Saved data entries:
=== Begin Enclosure ===

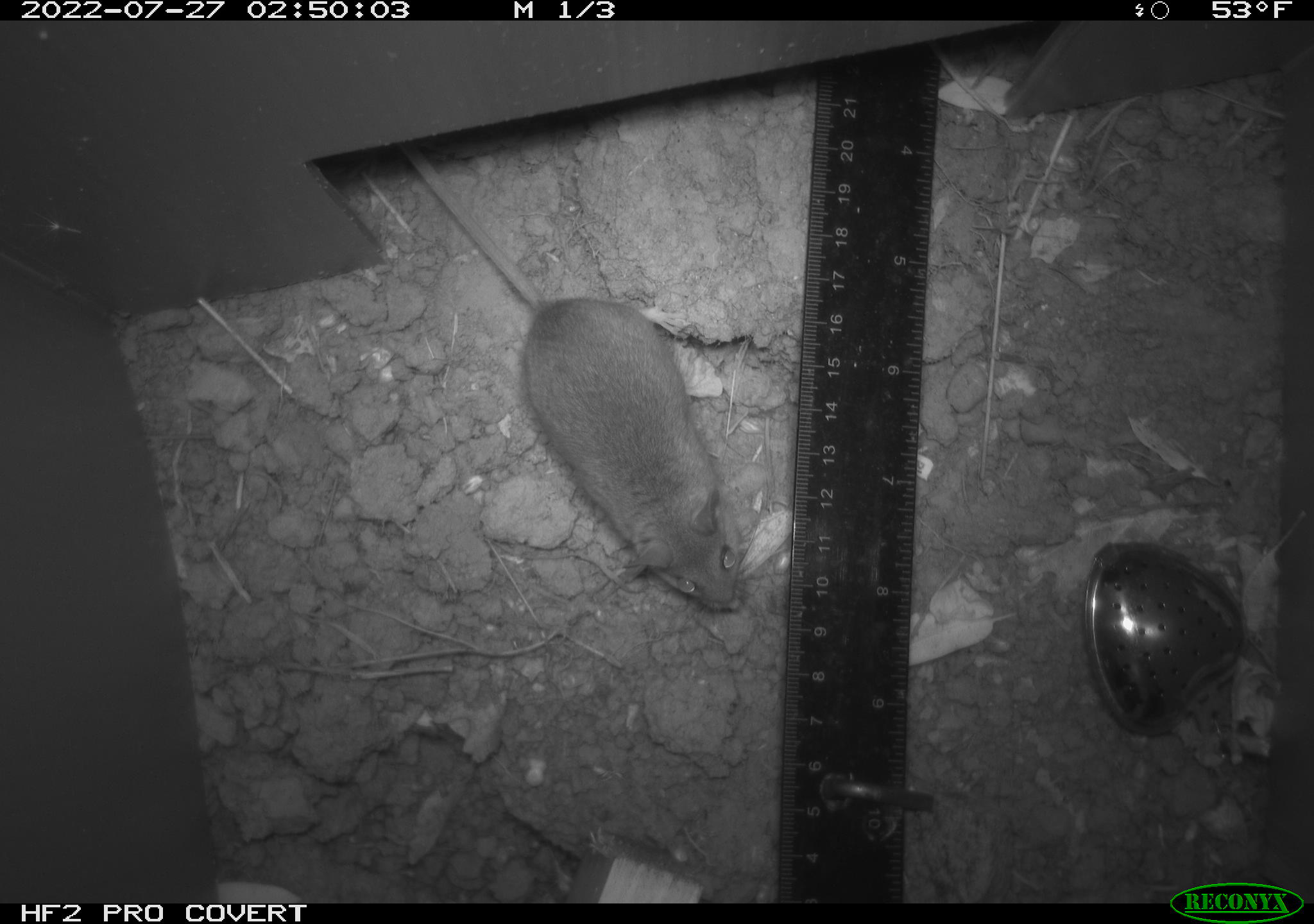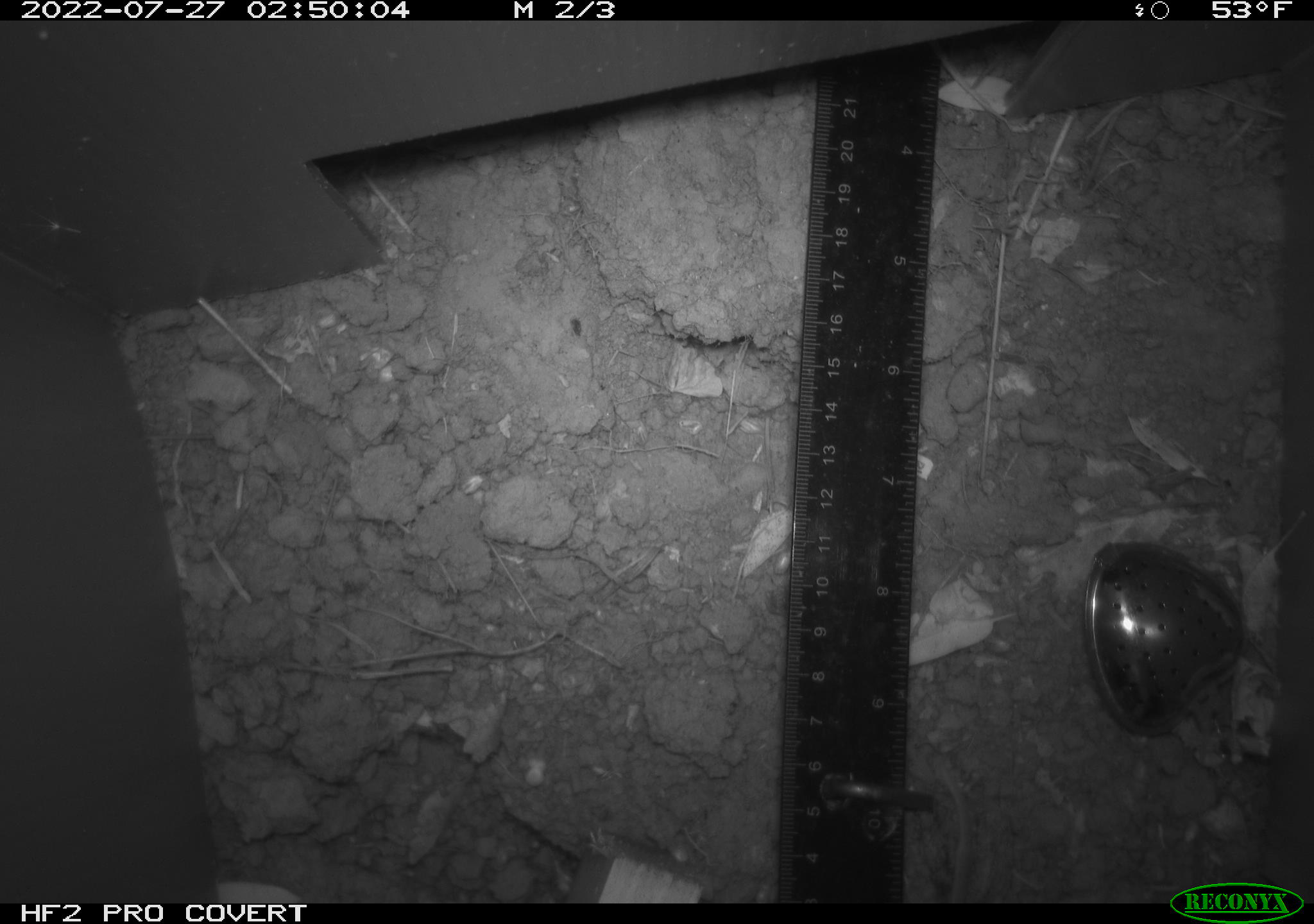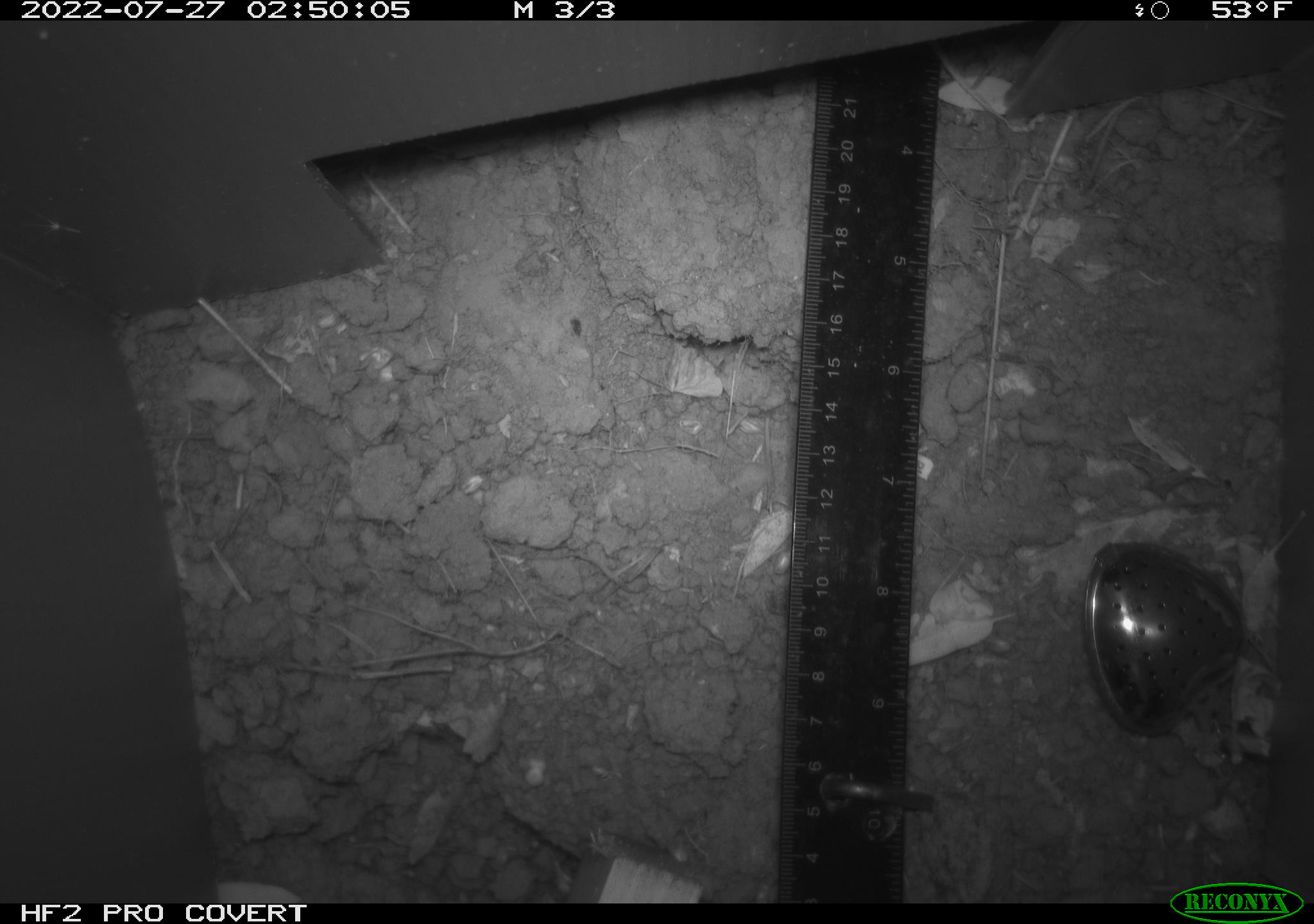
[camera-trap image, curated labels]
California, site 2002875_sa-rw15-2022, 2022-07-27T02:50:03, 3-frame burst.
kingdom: Animalia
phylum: Chordata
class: Mammalia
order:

=== End Enclosure ===

— REQUIRED WORK —
Reprint each of the records exactly and skip the images.

— WORKED SOLUTION —
[camera-trap image, curated labels]
California, site 2002875_sa-rw15-2022, 2022-07-27T02:50:03, 3-frame burst.
kingdom: Animalia
phylum: Chordata
class: Mammalia
order:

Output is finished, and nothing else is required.